# Tasks and exercises:
• a. List the people whose mail messages are cited in the post on ARRAY-TYPE-ELEMENT-TYPE-SEMANTICS, with the date given for each message.
• b. Carry on the post on ARRAY-TYPE-ELEMENT-TYPE-SEMANTICS past its final line.

# Text block:
····················

[Date Prev][Date Next][Thread Prev][Thread Next][Date Index][Thread Index]

Issue: ARRAY-TYPE-ELEMENT-TYPE-SEMANTICS (Version 9)



This version is a substantial re-write, to address issues raised since
the X3J13 meeting in Fairfax, especially in the mail msgs:
  10 Oct Jim McDonald <jlm@lucid.com>
  13 Oct Kent M Pitman <KMP@STONY-BROOK.SCRC.Symbolics.COM> 
  13 Oct sandra%defun@cs.utah.edu (Sandra J Loosemore)

One major change is the re-introduction of "upgrading".  Not only has 
this word crept into most people's vocabulary, but Pedersen has provided 
a sufficient rationale for using it -- it is a movement upward in the
type-hierarchy lattice.  We have found one implementation that does no
upgrading; and we have had to clarify some things about upgrading, to
cover existing practice.  This is reflected in two sub-items in the 
proposal part.  

Although the proposal is a CHANGE, is now consists of seven sub-items:
  One ADDITION
  Two incompatible CHANGES
  Three CLARIFICATIONS
  And "a partridge in a pear tree"
The seventh item is the definition for subtypep on complexes; I'm not
sure whether this is new (because CLtL forgot about it), or a change,
or simply a clarification.  Let's hope it's at least right!


-- JonL --

P.S.  I say "we" above, since many people helped in the production of
      this version.

!

····················

[Stored items from a collection]

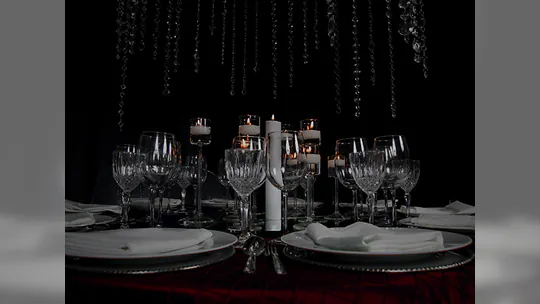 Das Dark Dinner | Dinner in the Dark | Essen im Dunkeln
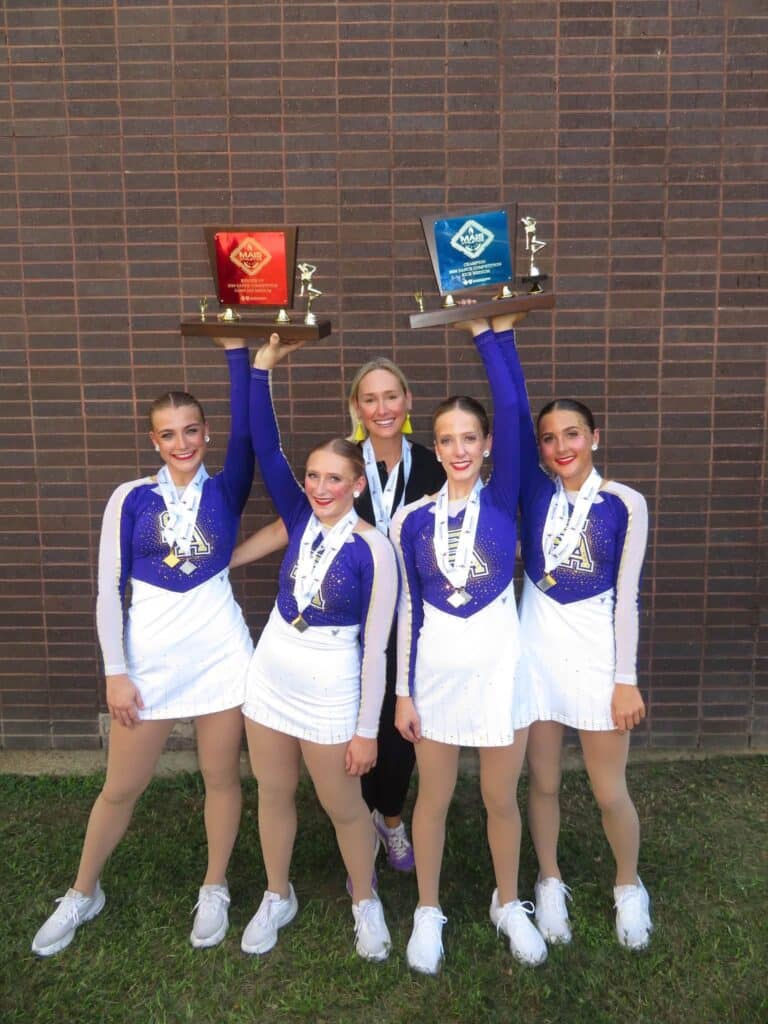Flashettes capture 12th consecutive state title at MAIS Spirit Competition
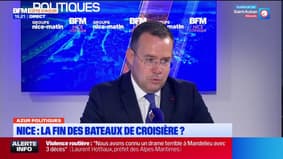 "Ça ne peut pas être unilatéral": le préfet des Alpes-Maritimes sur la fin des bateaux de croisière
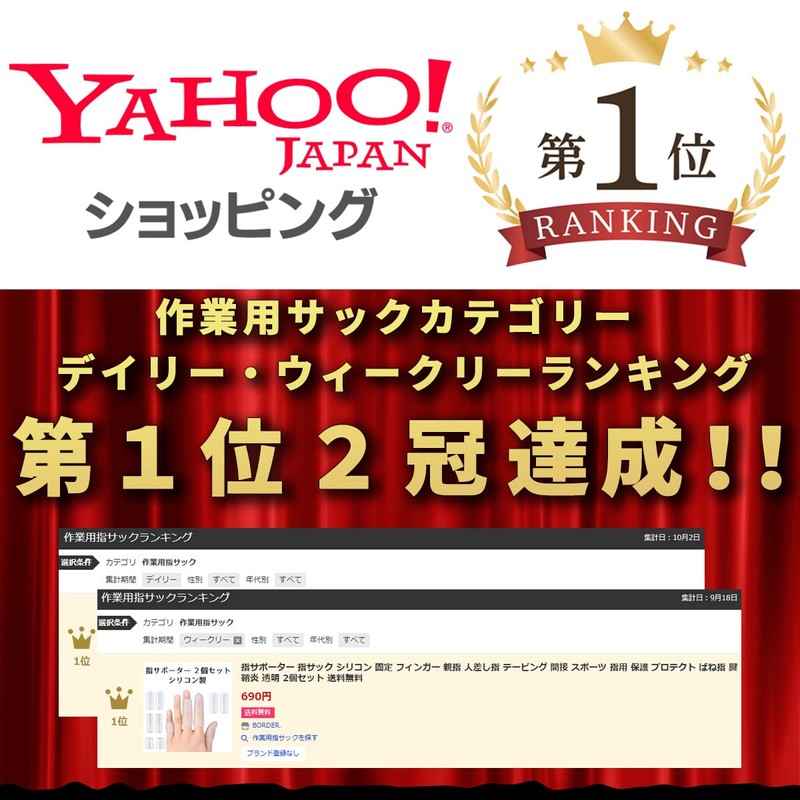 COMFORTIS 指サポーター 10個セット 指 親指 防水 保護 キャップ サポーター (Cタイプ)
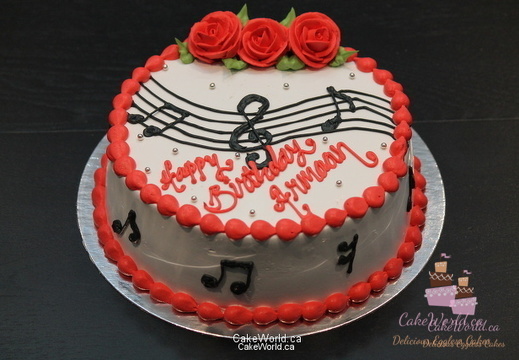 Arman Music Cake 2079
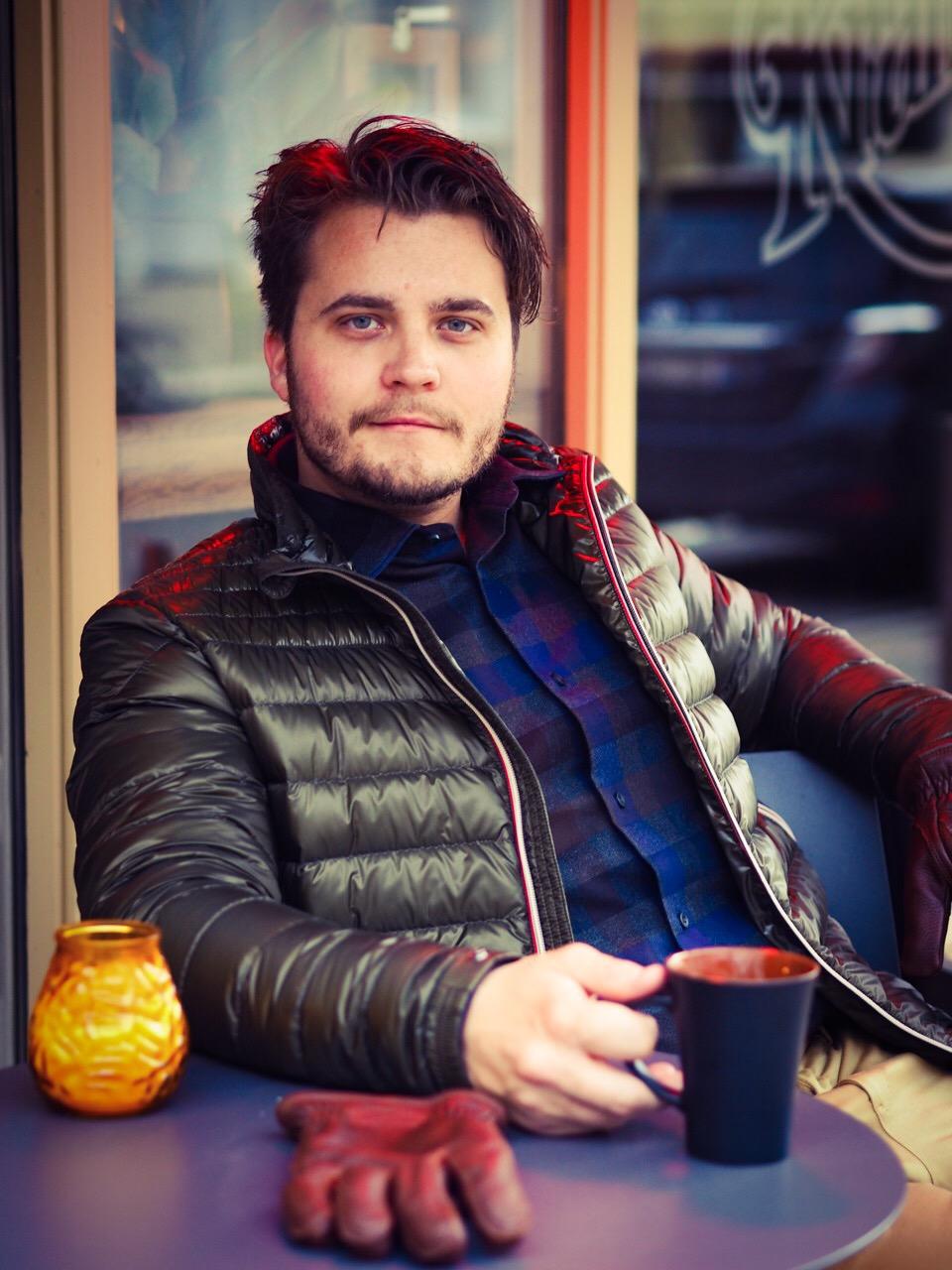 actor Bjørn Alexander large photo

····················

# List of answers:
• a.
- Jim McDonald, 10 Oct
- Kent M Pitman, 13 Oct
- Sandra J Loosemore, 13 Oct

• b.
Issue:         ARRAY-TYPE-ELEMENT-TYPE-SEMANTICS

References:    Data types and Type specifiers: CLtL p. 11; Sect. 4.5, p.45
               Functions: TYPEP and SUBTYPEP; CLtL Sect. 6.2.1, p.72
                          ARRAY-ELEMENT-TYPE, CLtL p. 291
               The type-specifiers:
                          ARRAY,  SIMPLE-ARRAY,  VECTOR,  SIMPLE-VECTOR
                          COMPLEX

Related Issues: SUBTYPEP-TOO-VAGUE, LIST-TYPE-SPECIFIER

Category:      CHANGE

Edit history:  Version 1, 13-May-88, JonL
               Version 2, 23-May-88, JonL  
                (typo fixes, comments from moon, rearrange some discussion)
               Version 3, 02-Jun-88, JonL  
                (flush alternate proposal ["flush-upgrading"]; consequently,
                 move more of discussion back to discussion section.
               Version 4, 01-Oct-88, Jan Pedersen & JonL
                (reduce discussion, and "cleanup" wordings)
               (Version 5 edit history missing)
               Version 6, 6-Oct-88, Moon
                (fix typos, cover subtypep explicitly, add complex,
                 change name of UPGRADE-ARRAY-ELEMENT-TYPE)
               Version 7, 7-Oct-88, JonL (more name and wording changes)
               Version 8,  8-Oct-88, Masinter (wording, discussion)
               Version 9, 31-Oct-88, JonL (major re-wording to accommodate
		 recent discussion; esp. re-introduce and clarify "upgrading")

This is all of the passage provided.